So the theme of this year's MLA is translation, and it's going to be an embarrassment of riches for those of us who are both interested in the academy and in translation. The current president picked the theme because she is concerned with the place translation and translation studies have held in the academy (or rather, the places in which they are elided, I might say). And thank goodness someone is.
But it concerns me still that a behemoth like MLA might not be able to help but marginalize the work of literary translation and literary translation studies (from here on out, I'm going to just assume the 'literary). I differentiate between the two because I think it's in part this duality that makes translation a difficult subject to broach in the over-compartmentalized and departmentalized university system. Translation is, among other things, about half creative writing and half critical theory. So Translation Studies tends to get the theory - and that includes of course a range of other multi-disciplinary concerns outside of straight "translation theory" or even practitioner theory, including literary theory, linguistics, philosophy, the broad range of cultural studies and more narrowly cultural sociology, history, economics, etc. And Creative Writing, if they have the resources for it, can include the translation practice and the compositional creative elements. So where does that leave Translation? Split and scattered across the academy.
For example, where to people go to study or teach translation? There are very few departments, most translation studies programs are incorporated into other, larger departments like Comparative Literature, English or the relevant area studies program. Job listings for universities that support or are developing translation programs tend to require training or interest in translation as secondary to a primary "authorized" academic interest, again within one of those departments. In this sense, translation is always a subsidiary peripheral activity. It is secondary to the 'real' qualifications and the 'real' work of the department. Supplementary.
Those programs that exist explicitly for the study of translation tend to be broad programs that address the practical issues of interpretation, language acquisition, technical and business translation and perhaps, but briefly, literary translation. Literary translation is not a practical career, generally speaking, so these more technical programs rightly don't devote the same amount of attention to its practice and study.
And maybe this is the root of some of the difficulty. Literary translators into English very, very rarely make a living as a literary translator. Those that I know either teach (again, in another subject with some potential for crossover), or are freelance non-literary translators. Or like me, came from publishing. So when a field of cultural production, to steal a sociological framework, is not even undervalued but literally unvalued as an economic practice, what incentive is there for it's continued practice or study?
It seems similar, though I'm not familiar enough with the history, to the problem that creative writing faced in the middle of the last century. The solution then was the establishment of the workshop format, relying on the Universities to sponsor and support the creative activities that were being undertaken. And really, this is not such a new model. The patronage model has been in place for centuries, but only recently has it been institutionalized rather than individual patronages.

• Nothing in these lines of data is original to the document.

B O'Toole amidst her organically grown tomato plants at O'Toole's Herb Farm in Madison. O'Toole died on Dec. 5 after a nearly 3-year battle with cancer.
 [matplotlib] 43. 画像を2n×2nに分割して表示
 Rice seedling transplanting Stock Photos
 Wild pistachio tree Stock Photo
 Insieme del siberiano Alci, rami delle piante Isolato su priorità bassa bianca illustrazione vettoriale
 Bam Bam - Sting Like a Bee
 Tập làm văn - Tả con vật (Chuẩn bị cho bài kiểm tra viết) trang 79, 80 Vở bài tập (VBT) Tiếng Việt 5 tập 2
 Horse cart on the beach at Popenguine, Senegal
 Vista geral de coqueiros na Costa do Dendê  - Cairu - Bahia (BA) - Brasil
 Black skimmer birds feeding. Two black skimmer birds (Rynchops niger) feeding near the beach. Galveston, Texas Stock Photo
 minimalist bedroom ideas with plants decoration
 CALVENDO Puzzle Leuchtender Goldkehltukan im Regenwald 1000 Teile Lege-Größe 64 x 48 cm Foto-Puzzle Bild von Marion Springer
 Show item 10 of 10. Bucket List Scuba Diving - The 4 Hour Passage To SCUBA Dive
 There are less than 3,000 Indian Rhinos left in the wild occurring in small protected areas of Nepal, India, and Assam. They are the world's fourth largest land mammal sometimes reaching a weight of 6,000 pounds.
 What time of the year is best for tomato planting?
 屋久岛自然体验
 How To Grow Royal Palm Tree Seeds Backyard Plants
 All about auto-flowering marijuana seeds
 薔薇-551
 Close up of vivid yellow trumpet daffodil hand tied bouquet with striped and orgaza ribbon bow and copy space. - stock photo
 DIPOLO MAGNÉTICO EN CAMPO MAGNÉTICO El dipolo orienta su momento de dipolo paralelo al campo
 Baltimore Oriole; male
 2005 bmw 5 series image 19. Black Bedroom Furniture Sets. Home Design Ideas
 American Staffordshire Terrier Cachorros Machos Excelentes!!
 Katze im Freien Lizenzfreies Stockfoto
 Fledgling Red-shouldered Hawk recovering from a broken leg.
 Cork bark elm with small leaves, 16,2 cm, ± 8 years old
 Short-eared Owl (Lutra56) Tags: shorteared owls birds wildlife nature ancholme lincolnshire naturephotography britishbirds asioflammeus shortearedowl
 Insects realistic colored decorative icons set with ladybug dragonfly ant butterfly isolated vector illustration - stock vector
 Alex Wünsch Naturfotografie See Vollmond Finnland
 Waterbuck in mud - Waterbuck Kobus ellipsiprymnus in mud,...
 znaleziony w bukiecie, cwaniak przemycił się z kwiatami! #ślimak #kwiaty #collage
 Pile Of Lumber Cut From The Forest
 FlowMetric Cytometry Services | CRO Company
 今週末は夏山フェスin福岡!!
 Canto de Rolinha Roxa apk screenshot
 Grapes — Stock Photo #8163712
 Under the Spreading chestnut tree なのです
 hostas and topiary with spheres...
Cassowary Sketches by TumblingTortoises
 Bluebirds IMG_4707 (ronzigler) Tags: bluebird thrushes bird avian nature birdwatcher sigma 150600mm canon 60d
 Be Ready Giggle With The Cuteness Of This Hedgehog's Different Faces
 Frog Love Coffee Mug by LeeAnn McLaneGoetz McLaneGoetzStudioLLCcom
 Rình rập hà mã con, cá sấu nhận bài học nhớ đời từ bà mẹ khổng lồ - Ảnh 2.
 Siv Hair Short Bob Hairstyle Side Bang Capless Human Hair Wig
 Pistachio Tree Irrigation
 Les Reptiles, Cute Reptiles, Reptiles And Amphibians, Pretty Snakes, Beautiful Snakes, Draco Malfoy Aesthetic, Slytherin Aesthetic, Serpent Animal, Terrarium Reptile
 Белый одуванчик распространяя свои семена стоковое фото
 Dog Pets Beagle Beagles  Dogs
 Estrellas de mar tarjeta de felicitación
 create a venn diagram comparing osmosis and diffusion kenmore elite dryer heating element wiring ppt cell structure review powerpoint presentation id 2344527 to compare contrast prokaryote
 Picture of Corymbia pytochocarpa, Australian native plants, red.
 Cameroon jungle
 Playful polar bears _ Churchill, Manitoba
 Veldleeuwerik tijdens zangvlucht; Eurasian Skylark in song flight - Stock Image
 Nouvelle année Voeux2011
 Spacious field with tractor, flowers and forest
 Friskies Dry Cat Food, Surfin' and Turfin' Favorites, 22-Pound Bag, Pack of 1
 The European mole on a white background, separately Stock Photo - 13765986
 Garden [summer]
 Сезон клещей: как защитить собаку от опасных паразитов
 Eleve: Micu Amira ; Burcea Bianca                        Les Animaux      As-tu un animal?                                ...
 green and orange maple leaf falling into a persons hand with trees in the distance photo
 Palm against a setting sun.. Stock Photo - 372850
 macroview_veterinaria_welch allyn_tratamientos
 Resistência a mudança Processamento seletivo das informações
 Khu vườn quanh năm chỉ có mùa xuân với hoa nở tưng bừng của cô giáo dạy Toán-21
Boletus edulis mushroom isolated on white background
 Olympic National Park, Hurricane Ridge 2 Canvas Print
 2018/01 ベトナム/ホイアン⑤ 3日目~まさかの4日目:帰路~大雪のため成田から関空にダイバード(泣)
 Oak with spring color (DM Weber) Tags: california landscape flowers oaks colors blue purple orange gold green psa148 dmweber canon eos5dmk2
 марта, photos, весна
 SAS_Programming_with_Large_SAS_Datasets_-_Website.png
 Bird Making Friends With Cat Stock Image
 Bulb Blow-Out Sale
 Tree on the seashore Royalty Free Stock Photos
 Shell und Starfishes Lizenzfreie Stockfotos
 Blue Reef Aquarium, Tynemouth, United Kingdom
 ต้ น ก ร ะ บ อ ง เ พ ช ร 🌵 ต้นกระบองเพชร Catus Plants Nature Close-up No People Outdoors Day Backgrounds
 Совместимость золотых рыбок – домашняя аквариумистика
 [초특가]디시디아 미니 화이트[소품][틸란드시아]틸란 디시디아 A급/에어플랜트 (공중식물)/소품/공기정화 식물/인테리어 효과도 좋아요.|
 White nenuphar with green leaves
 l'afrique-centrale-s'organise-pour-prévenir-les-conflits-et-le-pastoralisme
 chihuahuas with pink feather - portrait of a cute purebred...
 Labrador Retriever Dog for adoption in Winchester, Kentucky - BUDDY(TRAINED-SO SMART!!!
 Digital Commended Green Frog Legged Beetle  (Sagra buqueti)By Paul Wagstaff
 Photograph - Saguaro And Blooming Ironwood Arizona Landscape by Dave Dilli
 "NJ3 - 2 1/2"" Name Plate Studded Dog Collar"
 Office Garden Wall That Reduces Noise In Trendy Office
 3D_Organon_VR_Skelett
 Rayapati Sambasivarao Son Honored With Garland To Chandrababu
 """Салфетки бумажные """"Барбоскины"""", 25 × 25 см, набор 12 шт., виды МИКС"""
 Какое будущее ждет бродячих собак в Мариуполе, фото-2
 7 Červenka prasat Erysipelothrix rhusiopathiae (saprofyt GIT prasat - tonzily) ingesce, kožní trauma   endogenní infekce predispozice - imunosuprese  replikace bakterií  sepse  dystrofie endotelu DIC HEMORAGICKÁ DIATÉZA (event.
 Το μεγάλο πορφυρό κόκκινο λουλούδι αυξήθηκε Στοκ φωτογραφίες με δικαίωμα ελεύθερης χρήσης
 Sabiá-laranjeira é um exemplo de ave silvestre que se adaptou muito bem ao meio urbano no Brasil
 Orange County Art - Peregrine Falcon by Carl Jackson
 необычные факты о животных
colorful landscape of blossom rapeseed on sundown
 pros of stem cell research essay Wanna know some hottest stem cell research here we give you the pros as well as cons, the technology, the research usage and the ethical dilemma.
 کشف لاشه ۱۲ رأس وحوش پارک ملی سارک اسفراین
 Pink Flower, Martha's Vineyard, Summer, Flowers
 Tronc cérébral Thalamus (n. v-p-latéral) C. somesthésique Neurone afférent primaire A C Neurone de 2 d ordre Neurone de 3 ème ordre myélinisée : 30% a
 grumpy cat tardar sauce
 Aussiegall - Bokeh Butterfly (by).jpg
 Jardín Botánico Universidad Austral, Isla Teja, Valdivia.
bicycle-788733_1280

Of course, even if the workshop system was the solution, and I'm not sure that it is, it doesn't resolve that creative/critical divide that literary translation so simply ignores. Doing both is the obvious move, and some academics do, but eventually, it seems, by sacrificing the primacy of one for the other. And the one that is sacrificed is inevitably the undervalued practice of translation. Academics are happy to have translated texts to study, to teach, and to reference. But there is no system of reward that compensates for the work it takes to produce those texts, much less one to train qualified translators to become the producers of those texts. Those academics that attempt to include these elements when they can are often unable to.
All of this has been said before, more thoroughly I'm sure. I think, though, that until the discourse is developed into a valued and positive gain-driven vocabulary for literary translation, there is going to be no real change in how translation is incorporated as secondary (tercery, or at all) to the established disciplines of academic study and teaching.